[♪ INTRO]
If you'd taken an engineering job at Google before March 2017,
you would've had to sign an unusual waiver.
It was an agreement accepting that in the course of your work,
you might be exposed to adult content, including pornographic images.
That policy has since changed,
but the fact that it existed at all is a stark reminder that the internet doesn't censor itself.
Someone has to build the software that avoids showing naked people
to users who aren't supposed to see naked people.
Those engineers spend a lot of time designing, training, and testing algorithms,
the set of rules a computer follows to accomplish a task, for filtering adult content.
Which might mean poring over images that in any other setting would
be totally not safe for work.
And building those algorithms is no easy task.
Even we humans have a hard time defining pornography, as US Supreme Court Justice Potter Stewart
famously admitted when all he could say was "I know it when I see it."
But at least we can usually agree on whether there's a naked person!
For computers though, even that is complicated.

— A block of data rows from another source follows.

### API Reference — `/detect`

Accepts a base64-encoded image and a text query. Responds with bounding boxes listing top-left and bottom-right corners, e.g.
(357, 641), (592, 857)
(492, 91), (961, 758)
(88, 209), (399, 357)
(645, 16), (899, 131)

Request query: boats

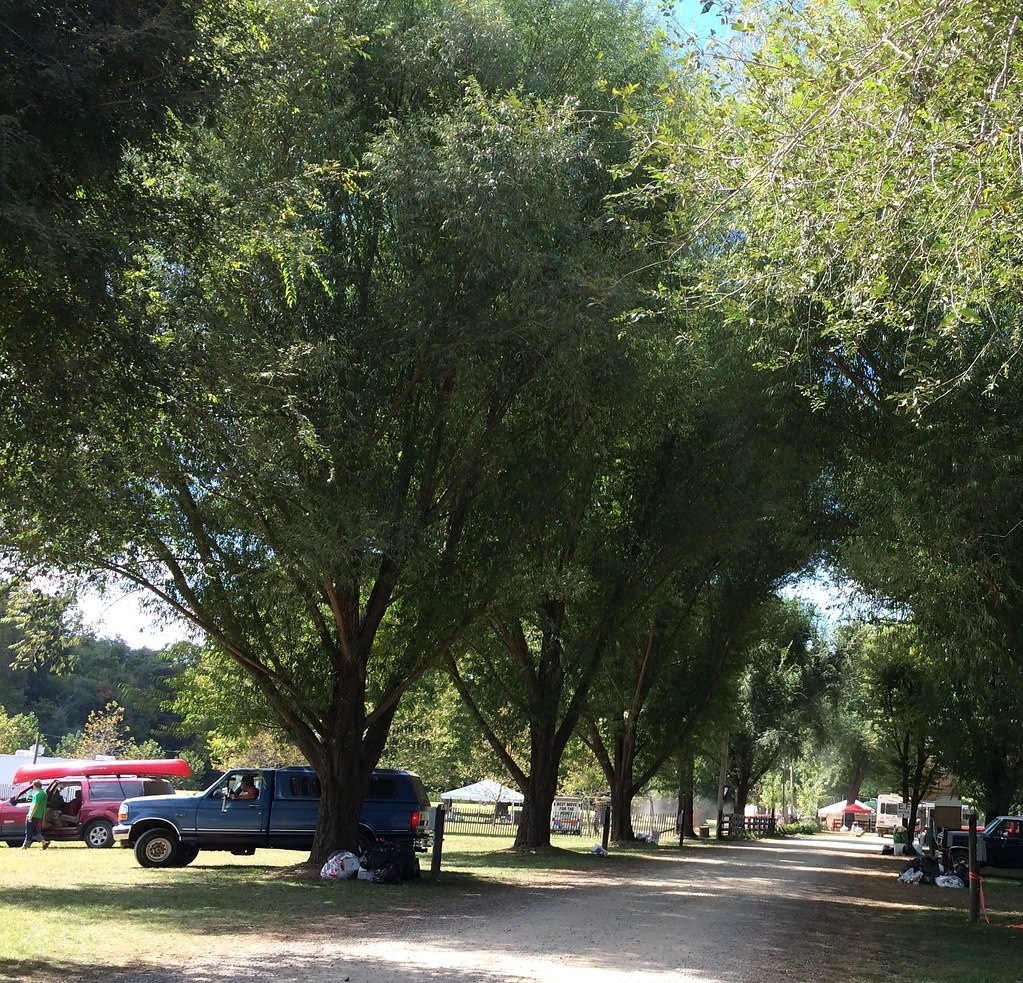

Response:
(12, 758), (191, 787)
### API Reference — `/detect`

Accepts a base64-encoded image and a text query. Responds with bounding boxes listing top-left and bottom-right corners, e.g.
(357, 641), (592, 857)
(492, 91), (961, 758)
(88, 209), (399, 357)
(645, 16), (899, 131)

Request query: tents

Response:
(818, 799), (875, 833)
(440, 779), (525, 825)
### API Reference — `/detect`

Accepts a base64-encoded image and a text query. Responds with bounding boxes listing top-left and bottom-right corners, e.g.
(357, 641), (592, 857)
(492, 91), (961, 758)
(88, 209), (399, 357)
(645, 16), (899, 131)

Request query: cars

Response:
(551, 811), (583, 835)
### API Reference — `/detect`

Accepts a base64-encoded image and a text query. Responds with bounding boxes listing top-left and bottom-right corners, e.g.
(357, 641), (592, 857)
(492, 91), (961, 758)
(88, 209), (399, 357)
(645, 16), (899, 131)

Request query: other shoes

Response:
(42, 841), (50, 850)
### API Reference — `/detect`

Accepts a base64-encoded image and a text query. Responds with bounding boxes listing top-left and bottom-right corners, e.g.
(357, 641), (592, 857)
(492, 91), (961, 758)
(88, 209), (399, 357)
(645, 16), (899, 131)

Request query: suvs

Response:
(0, 775), (176, 849)
(935, 815), (1023, 876)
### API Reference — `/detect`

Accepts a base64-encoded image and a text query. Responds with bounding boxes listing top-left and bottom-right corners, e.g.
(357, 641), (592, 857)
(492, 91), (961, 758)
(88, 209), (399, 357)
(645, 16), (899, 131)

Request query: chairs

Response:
(60, 809), (80, 827)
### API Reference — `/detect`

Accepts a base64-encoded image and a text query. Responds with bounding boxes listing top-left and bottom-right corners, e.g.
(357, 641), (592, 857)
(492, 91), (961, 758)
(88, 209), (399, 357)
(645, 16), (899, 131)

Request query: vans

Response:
(875, 792), (911, 837)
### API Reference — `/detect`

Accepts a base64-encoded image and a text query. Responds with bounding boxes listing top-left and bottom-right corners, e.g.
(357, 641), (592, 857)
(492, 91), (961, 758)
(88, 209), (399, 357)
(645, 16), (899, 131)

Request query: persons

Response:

When you look at a photo, you see people, and desks, and chairs,
but all the computer sees is this.
Little blocks of color, a million times over.
Where in this fuzzy mess of pixels do the body and chair even start and end?
And let's say you've figured out whether you're seeing distinct objects.
How can you tell what they are, and whether one of them is a nude human?
After all, even two pictures of the exact same thing can look very different.
For example, four photos of limbs might look very different,
when they're actually all from the same person.
With the differences in lighting, angles, and stuff in the way,
it's hard to tell that they're all Michelle Obama's arms.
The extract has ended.